Gallica face à Google

21 janvier 2010
Article publié dans L'Action Française 2000

La Bibliothèque nationale de France doit-elle collaborer avec Google ? Aperçu des conclusions de la mission Teissier.

La commission sur la numérisation des fonds patrimoniaux des bibliothèques a remis son rapport le 12 janvier. Présidée par Marc Teissier, elle était censée évaluer « la pertinence d'un accord entre la BNF et Google du triple point de vue du partage et du rayonnement des contenus français sur Internet, de l'intérêt économique et financier pour l'État et le contribuable, du message politique à adresser à la communauté internationale ». Une question devenue en partie caduque depuis l'annonce par le président de la République, dans les priorités du "Grand emprunt", d'une enveloppe spécifique pour la numérisation du patrimoine culturel (750 millions d'euros). La mission se félicite d'un changement « considérable » permettant « d'envisager une politique de numérisation [...] à la fois ambitieuse et autonome ».

Le géant américain de l'internet s'est lancé en 2004 dans un projet visant à numériser 15 millions d'ouvrages en dix ans. Le rapport fustige les clauses souscrites par les bibliothèques partenaires, parmi lesquelles figure la bibliothèque municipale de Lyon : « Les accords passés par Google prévoient toujours que les autres moteurs de recherche ne pourront pas accéder aux fichiers numérisés par lui pour les indexer et les référencer. [...] Cela revient [...] à permettre à un acteur [...] de renforcer cette position dominante. [...] La durée des clauses d'exclusivité est également excessive : des durées de plus de vingt ans [...] peuvent aller à l'encontre de la mission d'accès impartie aux bibliothèques. » Cependant, toute forme de partenariat ne serait pas à exclure : « Un accord avec Google [...] pourrait viser, non pas à faire prendre en charge l'effort de numérisation mais à le partager, en échangeant des fichiers de qualité équivalente et de formats compatibles. »

Deux objectifs généraux sont définis : d'une part, « éviter le risque d'une segmentation du patrimoine, en se donnant l'ambition d'une numérisation exhaustive, ou en tout cas la plus large possible  » ; d'autre part, réaffirmer « la place du patrimoine français écrit sur l'internet », qui « est aujourd'hui principalement visible via Google Livres, grâce aux fonds francophones numérisés des bibliothèques étrangères, qui ne sont pas complets ».

La bibliothèque numérique Gallica, développée jusqu'à maintenant par la BNF, serait l'instrument naturel de cette politique.
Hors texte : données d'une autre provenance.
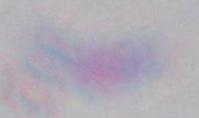
Summary:
  - Magnification: 1000x
  - Identification: Toxoplasma gondii
  - Modality: photomicrographName the parasite shown.
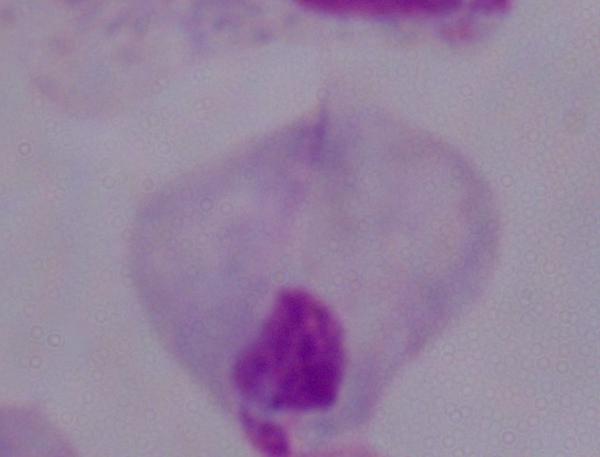

This is a trichomonad.

{
  "modality": "photomicrograph",
  "magnification": "1000x"
}Identify the parasite.
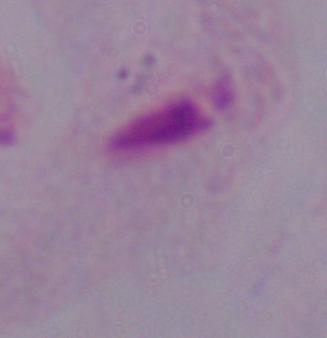
A trichomonad.

1000x magnification. Photomicrograph.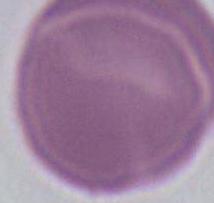
1000x magnification. Micrograph. A red blood cell is shown.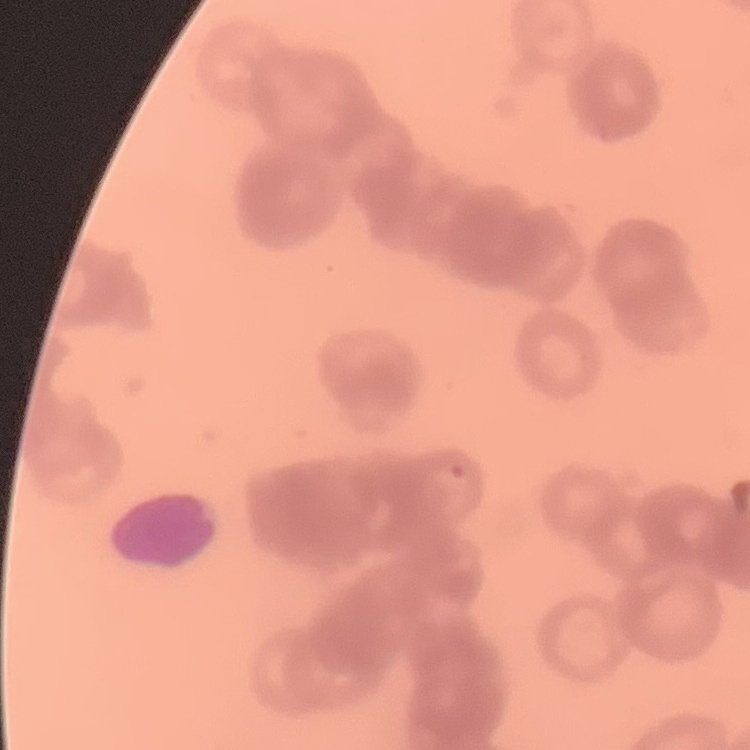

erythrocyte morphology = rouleaux formation
stain = Field's or Giemsa
image type = square crop of a larger photomicrograph
preparation = thin peripheral smear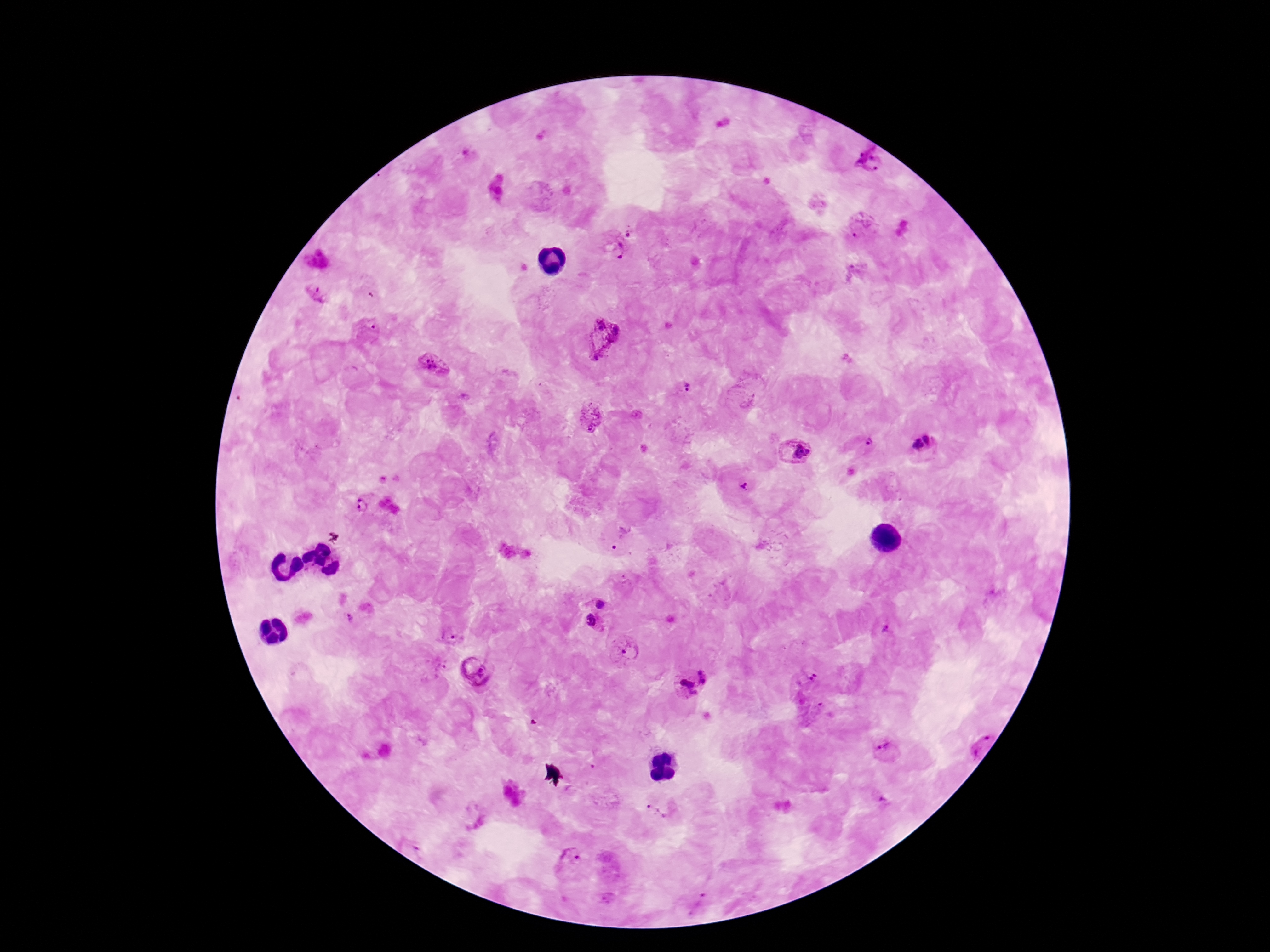

capture = smartphone camera through the microscope eyepiece
magnification = 100x
patient malaria status = infected
preparation = thick blood film
stain = Giemsa
Plasmodium parasite locations = approximate centers as {x, y} in pixels: {869, 162}, {637, 229}, {861, 229}, {617, 252}, {314, 296}, {369, 333}, {602, 336}, {435, 366}, {689, 389}, {590, 417}, {866, 443}, {923, 444}, {794, 451}, {743, 487}, {357, 505}, {621, 539}, {601, 599}, {350, 615}, {595, 624}, {886, 629}, {449, 636}, {623, 653}, {436, 667}, {477, 673}, {808, 677}, {692, 681}, {810, 709}, {977, 741}, {884, 749}, {655, 810}, {572, 862}, {697, 897}
field of view = single
image size = 1270×952 pixelsState which parasite is depicted.
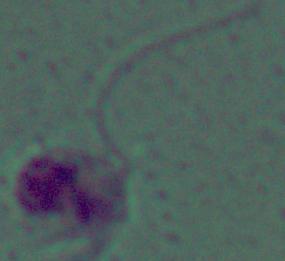
This is Leishmania.

magnification = 1000x
modality = photomicrographGive the extent of all Trypanosoma brucei.
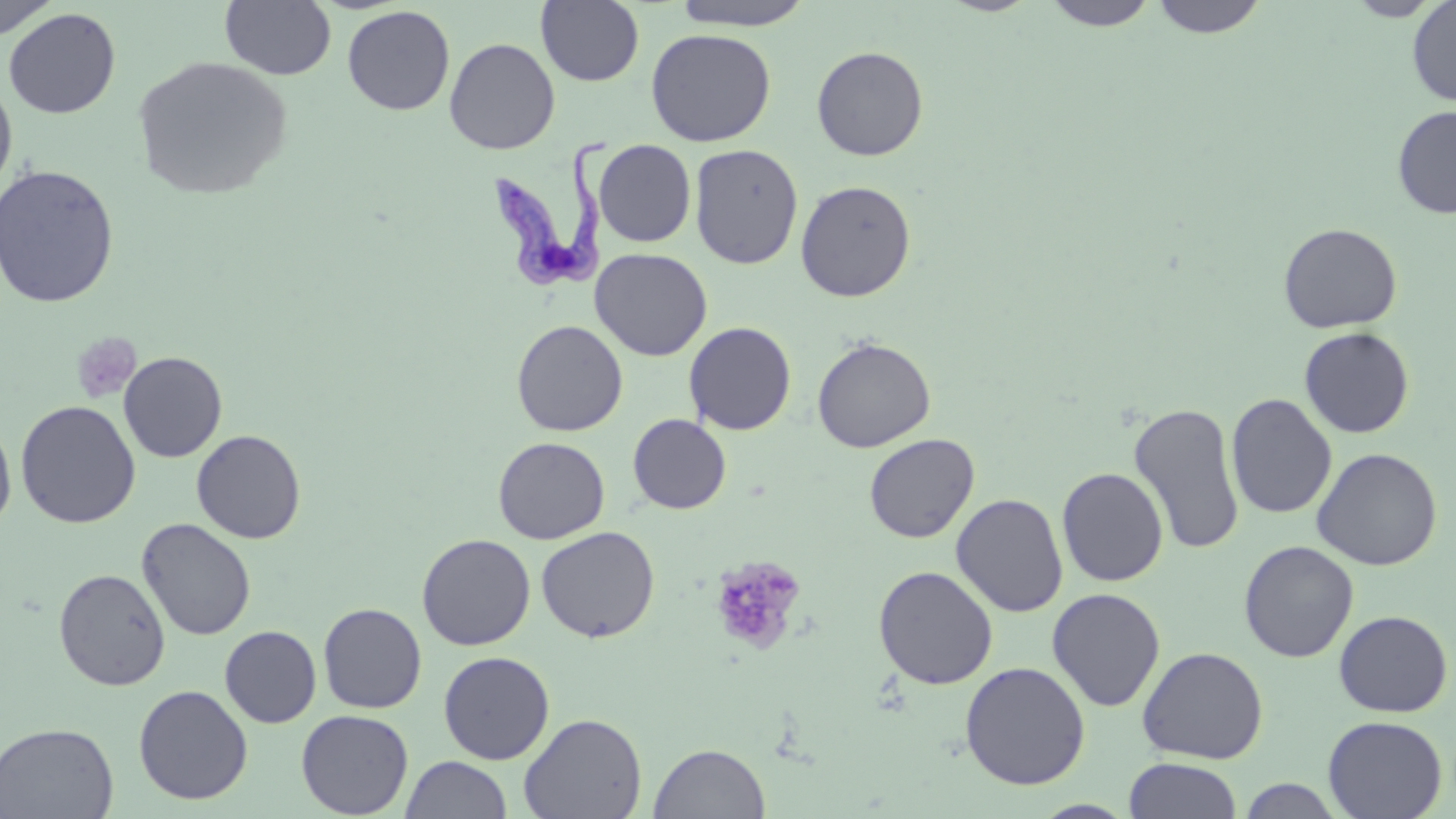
Forte d'une autonomie renforcée, elle pourrait réunir « les bibliothèques publiques patrimoniales et les éditeurs, dans une logique de partenariat public-privé » et proposer un accès « à tout le patrimoine écrit, via une plate-forme coopérative respectueuse des droits des différents partenaires, les conditions d'accès étant adaptées au statut de chaque œuvre ».

Le rapport promeut « la relance d'une impulsion européenne, tant en direction des autres bibliothèques européennes que du portail Europeana ». En revanche, ses auteurs  ne semblent pas avoir examiné l'opportunité d'une coopération dans le cadre de la francophonie.

Leurs conclusions ont été accueillies avec bienveillance par le ministre de la Culture, tout disposé à "rebooster" Gallica. Lequel gagnerait d'abord à être mieux connu. Comme le souligne la mission, « les efforts de numérisation doivent s'accompagner d'une volonté de conquête de visibilité sur le web ».